On Sunday, 26 December 2021 at 11:24:54 UTC, rikki cattermole wrote:
> I would start by removing the use of stdout in your loop kernel - I'm not familiar with what you are calculating, but if you can basically have the (parallel) loop operate from (say) one array directly into another then you can get extremely good parallel scaling with almost no effort.
I'm basically generating a default list of LFSR's for my Reed Solomon codes. LFSR can be used in Pseudo random numbers, but in this case it's to build a Galois field for Error Correction.
Using it is simple, you need to know a binary number that when xored when a 1 bit exits the range, will result in the maximum numbers (excluding zero). So if we do 4 bits (xor of 3) you'd get:
0 0001 -- initial
0 0010
0 0100
0 1000
1 0011 <- 0000
0 0110
0 1100
1 1011 <- 1000
1 0101 <- 0110
0 1010
1 0111 <- 0100
0 1110
1 1111 <- 1100
1 1101 <- 1110
1 1001 <- 1010
1 0001 <- 0010 -- back to our initial value
As such the bulk of the work is done in this function. Other functions leading to this mostly figure out what value should be according to some rules i set before trying to work (quite a few only need 2 bits on).
bool testfunc(ulong value, ulong bitswide) {
ulong cnt=1, lfsr=2,up=1UL<<bitswide;
value |= up; //eliminates need to and the result
while(cnt < up && lfsr != 1) {
lfsr <<= 1;
if (lfsr & up)
lfsr ^= value;
cnt++;
}
return cnt == up-1;
}
//within main, cyclebits will call testfunc when value is calculated
foreach(bitwidth; taskPool.parallel(iota(start, end))) {
for(ulong bitson=2; bitson <= bitwidth; bitson+=1) {
ulong v = cyclebits(bitwidth, bitson, &testfunc);
if (v) {
writeln("\t0x", cast(void*)v, ",\t/*",bitwidth, "*/"); //only place IO takes place
break;
}
}
}
rikki cattermole wrote:
> Your question at the moment doesn't really have much context to it so it's difficult to suggest where you should go directly.
I suppose, if I started doing work where I'm sharing resources (probably memory) would i have to go with semaphores and locks. I remember trying to read how to use threads in the past in C/C++ and it was a headache to setup where i just gave up.
I assume it's best to divide work up where it can be completed without competing for resources or race conditions, hefty enough work to make it worth the cost of instantiating the thread in the first place. So aside from the library documentation is there a good source for learning/using parallel and best practices? I'll love to be using more of this in the future if it isn't as big a blunder as it's made out to be.
> Not using in the actual loop should make the code faster even without threads because having a function call in the hot code will mean compilers optimizer will give up on certain transformations - i.e. do all the work as compactly as possible then output the data in one step at the end.

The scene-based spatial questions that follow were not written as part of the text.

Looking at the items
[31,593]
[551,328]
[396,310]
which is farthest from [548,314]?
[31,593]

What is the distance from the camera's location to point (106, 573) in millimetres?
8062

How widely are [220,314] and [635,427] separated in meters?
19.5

In this case I'm not sure how long each step takes, so I'm hoping intermediary results i can copy by hand will work (it may take a second or several minutes). If this wasn't a brute force elimination of so many combinations I'm sure a different approach would work.
On 27/12/2021 12:10 AM, max haughton wrote:
> It'll speed it up significantly.
Standard IO has locks in it. So you end up with all calculations grinding to a halt waiting for another thread to finish doing something.
I assume that's only when they are trying to actually use it? Early in the cycles (under 30) they were outputting quickly, but after 31 it can be minutes between results, and each thread (if I'm right) is working on a different number. So ones found where 3,5,9 are pretty fast while all the others have a lot of failures before i get a good result.